» **DOCUMENT PASSAGE**
Harvard and IBM would indeed lavish effort on this type of electro-mechanical computer system, the Mark I. For rapid calculation of things like artillery firing angles, Bush recommended the interim use of analog mechanical systems somewhat similar to Babbage’s Difference Engine as listed above, roughly 90 years before.
When I was taught this technique it was called “match-merge.” Key requirement, duly noted, is that both data sets are sorted on the key being matched.
You were taught this? I had to ‘invent’ it myself.
BTW, I like my name better. ;-)
Yes, if I remember correctly, it was the fifth program we wrote during training at Price Waterhouse.
Yes, your name is better, if less descriptive.
I do get the feeling I’ll be referring back to this one. One of the joys of making things up as you’re going along; the realization that there are better things out there.
Yeah, but when you think you’ve gotten something new and great, and then find out it’s been around for twenty years it’s a downer.
Thanks for a thought-provoking post that doesn’t mention anyone currently in the news. ;)
Sorry about that. For what it’s worth, “twenty years” is probably an understatement. I’ve long since misplaced my collection of Knuth, but I suspect that his Sorting and Searching, volume three of his famous The Art of Computer Programming series, probably touched on this in the section on minimum-comparison selection . . . in 1973.
As for the formatting of your post, let’s agitate Ricochet for a pseudo-code formatting button. I’d love to see more geek stuff on here (though Hank is doing a fantastic job all by himself).
I don’t see the issue.
It would have been nice to have some more flexibility. Text color would be nice; I would have done the comments in green. And those tab dashes in white text on a white background, so that it just appeared to be tabbed. I would have astonished some folks around here who’ve tried to do formatting.
Those of us who have spent most of our lives in C, C++, and C# find that double-dash evocative of the prefixed decrement operator; throw in a lot of SQL experience and they look like comments.
I think we should get Max right on this. And yes, syntax color highlighting would be a terrific addition.
I’m sure at least six of us here on Ricochet would enjoy it.
It’s no accident that when I briefly dropped into code in my post that it was done in a screenshot.
I thought about that, but I really don’t have anything better than Wordpad to use. I bought this machine after I retired and I haven’t set up a single thing to deal with code.
Which is why G-d invented vi.

(Data excerpts)
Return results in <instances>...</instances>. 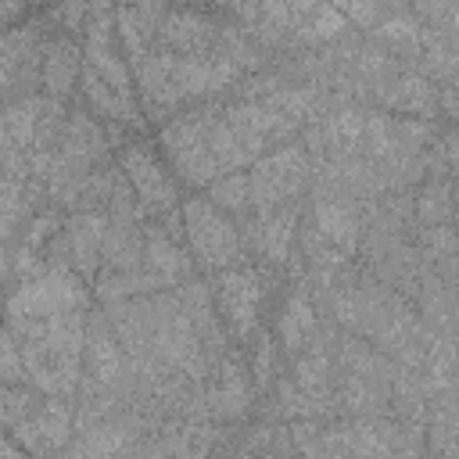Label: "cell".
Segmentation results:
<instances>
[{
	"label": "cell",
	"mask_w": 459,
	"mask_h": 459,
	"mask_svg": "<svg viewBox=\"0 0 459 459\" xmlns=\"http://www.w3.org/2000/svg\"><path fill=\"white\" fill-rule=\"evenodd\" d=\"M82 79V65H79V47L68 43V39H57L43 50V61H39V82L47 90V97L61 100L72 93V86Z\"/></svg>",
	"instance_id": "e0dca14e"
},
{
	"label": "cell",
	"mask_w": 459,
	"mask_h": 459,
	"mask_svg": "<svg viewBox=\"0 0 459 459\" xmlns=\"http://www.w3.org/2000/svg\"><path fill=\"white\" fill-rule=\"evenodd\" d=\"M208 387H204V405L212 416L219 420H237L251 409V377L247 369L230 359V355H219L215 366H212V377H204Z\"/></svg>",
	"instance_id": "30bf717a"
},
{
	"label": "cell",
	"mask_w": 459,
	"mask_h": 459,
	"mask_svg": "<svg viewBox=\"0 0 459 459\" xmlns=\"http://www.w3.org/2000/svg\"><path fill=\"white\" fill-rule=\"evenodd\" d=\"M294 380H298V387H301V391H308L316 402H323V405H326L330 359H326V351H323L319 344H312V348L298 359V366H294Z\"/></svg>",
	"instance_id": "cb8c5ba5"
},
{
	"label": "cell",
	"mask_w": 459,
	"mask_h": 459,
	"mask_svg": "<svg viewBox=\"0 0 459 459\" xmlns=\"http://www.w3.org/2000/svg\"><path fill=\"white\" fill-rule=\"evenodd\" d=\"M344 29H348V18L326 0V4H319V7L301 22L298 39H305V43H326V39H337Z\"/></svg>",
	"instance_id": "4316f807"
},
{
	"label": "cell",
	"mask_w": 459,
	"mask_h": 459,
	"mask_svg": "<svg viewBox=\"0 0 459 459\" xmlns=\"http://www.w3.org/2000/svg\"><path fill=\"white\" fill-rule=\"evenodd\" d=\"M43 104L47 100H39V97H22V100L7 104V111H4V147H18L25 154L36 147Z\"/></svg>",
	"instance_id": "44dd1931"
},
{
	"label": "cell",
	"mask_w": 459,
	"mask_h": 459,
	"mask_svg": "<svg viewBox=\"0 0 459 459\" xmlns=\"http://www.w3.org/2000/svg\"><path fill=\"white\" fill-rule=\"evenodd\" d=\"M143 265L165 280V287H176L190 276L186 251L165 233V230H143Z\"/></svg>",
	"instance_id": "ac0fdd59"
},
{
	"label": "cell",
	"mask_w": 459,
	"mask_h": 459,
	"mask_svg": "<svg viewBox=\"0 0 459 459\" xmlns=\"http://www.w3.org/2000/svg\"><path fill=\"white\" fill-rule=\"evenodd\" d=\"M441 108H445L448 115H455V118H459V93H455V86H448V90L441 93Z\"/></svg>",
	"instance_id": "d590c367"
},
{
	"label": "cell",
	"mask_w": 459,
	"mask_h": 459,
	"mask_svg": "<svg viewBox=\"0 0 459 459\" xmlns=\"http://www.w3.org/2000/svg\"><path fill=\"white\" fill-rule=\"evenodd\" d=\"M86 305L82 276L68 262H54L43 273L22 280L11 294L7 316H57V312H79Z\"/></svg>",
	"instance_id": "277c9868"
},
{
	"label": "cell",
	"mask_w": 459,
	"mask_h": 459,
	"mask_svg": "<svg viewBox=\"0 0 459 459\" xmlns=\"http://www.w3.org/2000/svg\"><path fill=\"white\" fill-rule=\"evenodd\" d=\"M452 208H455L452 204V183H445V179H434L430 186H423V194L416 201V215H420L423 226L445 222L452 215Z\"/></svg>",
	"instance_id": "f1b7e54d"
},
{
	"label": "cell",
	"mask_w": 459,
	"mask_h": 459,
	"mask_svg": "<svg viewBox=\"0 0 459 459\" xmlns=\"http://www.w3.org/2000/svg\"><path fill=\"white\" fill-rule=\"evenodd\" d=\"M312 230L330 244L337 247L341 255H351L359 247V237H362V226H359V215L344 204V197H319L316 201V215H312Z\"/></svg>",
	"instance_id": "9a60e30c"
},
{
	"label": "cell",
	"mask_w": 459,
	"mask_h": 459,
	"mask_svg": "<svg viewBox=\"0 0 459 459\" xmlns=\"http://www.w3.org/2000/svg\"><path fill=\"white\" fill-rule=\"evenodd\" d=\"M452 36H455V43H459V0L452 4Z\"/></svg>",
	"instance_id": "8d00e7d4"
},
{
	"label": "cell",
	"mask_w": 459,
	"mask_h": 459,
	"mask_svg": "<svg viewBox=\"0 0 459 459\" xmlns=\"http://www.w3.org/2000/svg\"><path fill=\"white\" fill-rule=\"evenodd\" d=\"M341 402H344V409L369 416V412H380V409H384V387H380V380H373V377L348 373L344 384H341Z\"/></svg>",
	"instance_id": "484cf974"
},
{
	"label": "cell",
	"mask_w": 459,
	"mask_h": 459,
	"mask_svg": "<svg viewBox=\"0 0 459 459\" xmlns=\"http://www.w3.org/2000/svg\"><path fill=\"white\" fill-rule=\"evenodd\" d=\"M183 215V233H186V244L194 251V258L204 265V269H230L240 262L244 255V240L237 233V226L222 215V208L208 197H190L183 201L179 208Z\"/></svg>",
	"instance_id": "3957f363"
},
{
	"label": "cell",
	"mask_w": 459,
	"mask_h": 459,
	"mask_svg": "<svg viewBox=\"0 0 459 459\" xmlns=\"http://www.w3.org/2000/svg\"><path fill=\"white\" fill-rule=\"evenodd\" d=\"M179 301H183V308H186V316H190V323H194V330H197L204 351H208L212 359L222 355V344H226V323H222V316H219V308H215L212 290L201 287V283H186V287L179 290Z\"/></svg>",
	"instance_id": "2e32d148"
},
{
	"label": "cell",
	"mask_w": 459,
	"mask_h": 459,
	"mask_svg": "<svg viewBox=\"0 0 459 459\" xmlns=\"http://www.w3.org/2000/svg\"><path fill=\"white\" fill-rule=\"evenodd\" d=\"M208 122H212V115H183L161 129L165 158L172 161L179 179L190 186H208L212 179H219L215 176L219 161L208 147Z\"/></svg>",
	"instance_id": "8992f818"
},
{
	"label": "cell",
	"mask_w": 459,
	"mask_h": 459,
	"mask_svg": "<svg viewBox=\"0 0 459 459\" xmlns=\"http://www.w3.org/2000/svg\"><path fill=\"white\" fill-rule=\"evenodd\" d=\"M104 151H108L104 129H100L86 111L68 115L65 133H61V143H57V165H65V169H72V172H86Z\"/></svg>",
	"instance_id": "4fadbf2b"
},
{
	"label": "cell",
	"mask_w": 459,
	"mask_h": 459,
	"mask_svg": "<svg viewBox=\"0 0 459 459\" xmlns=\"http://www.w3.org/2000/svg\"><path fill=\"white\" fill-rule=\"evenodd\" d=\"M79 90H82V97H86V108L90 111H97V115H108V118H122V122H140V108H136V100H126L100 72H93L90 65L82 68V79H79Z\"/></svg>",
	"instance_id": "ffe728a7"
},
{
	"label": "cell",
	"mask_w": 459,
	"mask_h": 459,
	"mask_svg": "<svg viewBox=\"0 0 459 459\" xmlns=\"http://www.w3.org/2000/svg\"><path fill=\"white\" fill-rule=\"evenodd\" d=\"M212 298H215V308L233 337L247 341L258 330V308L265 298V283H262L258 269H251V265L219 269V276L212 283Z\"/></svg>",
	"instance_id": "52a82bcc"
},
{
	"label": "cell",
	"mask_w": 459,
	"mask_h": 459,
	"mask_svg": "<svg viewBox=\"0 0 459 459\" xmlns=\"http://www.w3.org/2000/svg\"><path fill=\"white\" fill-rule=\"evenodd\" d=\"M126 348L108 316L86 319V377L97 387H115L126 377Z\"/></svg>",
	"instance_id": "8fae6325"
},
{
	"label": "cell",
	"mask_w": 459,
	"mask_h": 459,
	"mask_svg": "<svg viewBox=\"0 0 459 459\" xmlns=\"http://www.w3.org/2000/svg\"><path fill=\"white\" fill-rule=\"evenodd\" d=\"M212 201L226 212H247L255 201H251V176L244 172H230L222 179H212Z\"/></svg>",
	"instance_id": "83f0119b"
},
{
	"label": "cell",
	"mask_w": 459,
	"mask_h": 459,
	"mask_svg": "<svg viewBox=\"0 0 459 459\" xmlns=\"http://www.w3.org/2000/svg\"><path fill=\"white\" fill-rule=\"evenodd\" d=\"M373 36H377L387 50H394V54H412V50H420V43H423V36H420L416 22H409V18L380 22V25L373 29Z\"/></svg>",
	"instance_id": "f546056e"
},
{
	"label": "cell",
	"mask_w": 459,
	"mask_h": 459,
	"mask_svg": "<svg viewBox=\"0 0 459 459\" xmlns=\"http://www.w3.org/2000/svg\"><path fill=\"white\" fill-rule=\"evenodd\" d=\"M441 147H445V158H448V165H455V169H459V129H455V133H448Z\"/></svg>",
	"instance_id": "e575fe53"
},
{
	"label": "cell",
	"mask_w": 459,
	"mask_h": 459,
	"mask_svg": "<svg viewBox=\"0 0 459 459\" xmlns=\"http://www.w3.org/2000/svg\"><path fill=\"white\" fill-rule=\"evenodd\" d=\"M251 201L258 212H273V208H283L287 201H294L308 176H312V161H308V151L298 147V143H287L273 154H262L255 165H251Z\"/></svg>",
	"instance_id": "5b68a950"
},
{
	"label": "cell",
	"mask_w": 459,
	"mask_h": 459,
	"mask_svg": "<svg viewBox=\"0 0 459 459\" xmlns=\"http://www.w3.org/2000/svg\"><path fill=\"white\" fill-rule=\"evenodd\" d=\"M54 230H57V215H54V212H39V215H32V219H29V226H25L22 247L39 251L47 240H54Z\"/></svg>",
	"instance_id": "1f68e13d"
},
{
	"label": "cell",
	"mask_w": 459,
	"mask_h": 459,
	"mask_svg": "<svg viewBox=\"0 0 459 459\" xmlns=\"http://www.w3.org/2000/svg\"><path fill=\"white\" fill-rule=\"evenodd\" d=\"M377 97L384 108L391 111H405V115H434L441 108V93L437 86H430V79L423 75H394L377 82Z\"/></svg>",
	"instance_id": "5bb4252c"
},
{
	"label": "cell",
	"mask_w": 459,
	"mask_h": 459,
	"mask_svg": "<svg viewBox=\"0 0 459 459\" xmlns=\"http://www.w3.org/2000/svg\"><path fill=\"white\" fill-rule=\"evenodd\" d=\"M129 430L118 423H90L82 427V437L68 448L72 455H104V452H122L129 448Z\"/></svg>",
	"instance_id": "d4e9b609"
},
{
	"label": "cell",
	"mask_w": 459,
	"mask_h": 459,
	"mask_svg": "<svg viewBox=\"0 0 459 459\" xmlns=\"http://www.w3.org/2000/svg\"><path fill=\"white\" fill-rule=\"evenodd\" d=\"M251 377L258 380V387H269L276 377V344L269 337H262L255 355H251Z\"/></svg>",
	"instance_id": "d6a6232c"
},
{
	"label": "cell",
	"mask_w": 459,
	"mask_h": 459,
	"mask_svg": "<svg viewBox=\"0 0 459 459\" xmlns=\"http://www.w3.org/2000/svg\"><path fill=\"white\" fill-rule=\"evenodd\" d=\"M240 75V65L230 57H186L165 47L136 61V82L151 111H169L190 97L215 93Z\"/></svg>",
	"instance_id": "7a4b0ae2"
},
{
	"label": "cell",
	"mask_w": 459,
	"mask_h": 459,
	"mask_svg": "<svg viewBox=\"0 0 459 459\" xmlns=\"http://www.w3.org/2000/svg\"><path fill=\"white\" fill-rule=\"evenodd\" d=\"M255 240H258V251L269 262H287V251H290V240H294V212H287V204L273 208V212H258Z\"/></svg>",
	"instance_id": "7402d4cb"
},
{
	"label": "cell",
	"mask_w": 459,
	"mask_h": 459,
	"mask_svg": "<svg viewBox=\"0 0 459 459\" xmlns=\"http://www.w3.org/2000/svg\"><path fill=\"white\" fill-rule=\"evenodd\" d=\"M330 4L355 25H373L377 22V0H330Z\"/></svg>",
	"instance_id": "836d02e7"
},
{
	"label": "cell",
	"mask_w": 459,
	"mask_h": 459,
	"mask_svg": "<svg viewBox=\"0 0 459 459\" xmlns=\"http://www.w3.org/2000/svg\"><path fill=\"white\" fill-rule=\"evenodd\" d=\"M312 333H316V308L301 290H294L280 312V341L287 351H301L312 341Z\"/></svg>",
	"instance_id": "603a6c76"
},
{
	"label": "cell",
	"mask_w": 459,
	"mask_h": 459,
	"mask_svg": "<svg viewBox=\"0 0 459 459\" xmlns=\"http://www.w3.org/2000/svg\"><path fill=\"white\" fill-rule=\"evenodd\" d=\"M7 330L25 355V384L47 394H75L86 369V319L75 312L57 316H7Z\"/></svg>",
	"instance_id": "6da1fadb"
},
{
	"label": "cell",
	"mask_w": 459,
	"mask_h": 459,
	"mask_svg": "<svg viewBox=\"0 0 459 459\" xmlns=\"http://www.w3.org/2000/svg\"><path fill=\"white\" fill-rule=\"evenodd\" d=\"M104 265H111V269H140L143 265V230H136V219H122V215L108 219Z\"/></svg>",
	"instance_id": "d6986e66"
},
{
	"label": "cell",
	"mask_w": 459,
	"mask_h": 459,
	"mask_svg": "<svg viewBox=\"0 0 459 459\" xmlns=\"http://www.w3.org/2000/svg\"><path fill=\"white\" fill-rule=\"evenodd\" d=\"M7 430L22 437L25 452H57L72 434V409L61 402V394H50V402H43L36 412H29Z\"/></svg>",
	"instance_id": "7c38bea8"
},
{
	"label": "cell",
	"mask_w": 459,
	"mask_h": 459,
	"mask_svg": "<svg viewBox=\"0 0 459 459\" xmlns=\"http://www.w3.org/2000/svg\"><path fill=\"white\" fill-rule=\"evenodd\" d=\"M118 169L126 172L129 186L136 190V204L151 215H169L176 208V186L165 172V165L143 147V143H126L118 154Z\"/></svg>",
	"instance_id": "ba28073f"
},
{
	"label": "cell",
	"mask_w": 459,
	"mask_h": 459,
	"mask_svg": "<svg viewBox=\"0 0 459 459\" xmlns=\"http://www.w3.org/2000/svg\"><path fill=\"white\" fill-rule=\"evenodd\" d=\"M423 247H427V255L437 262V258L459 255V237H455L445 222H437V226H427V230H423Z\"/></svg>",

» **JOB 1**
In the forum thread on match-merge, what is the key requirement for the technique?
» **JOB 2**
Write the next few comments of the forum thread on match-merge, following its final line.

» **TASK RESPONSE 1**
Both data sets must be sorted on the key being matched.

» **TASK RESPONSE 2**
You’re one of those?
I thought that was Satan.
I fought against it for a decade or more. I was an emacs guy, then commercial products (big MultiEdit fan for years). But I do a lot of remote support of automation systems, and vi is such a good least-common-denominator that I can drop on whichever system I’m supporting, whether Windows or Linux, that I finally gave up and bit the bullet.
I still don’t know how to edit the local configuration file. I live in Visual Studio and Eclipse most of the time, but twenty years of vi have made it second nature for minor editing, viewing, even multi-file stuff.
I once thought as you do. Now I am of the body.
Bram Molenaar (sp?) ported it to Windows, and called it Vim.
At some point maybe I’ll write another post on how this technique can be used as the basis for some far more complicated merging. I call that one the Time Warp. I call it the Time Warp because… it’s just a jump to the left. And then a step to the right.
Whether you choose to do the pelvic thrust, on the other hand, is entirely up to you.
Again, I don’t see the problem.
Most BBS or BBS-like platforms have a [code]lots-of-your-favorite-gibberish[/code] markup that lets you place literal mono-spacing texts. Would be surprised if there isn’t one lurking somewhere underneath Rico, just not exposed.
If so, it would be nice to know what escapement magic might create a portal to that lower, closer-to-the-HTML layer.
And if it gave us access to blinking fonts, whoa! Stand back!
How about the system beep?
^G ^G ^G
;)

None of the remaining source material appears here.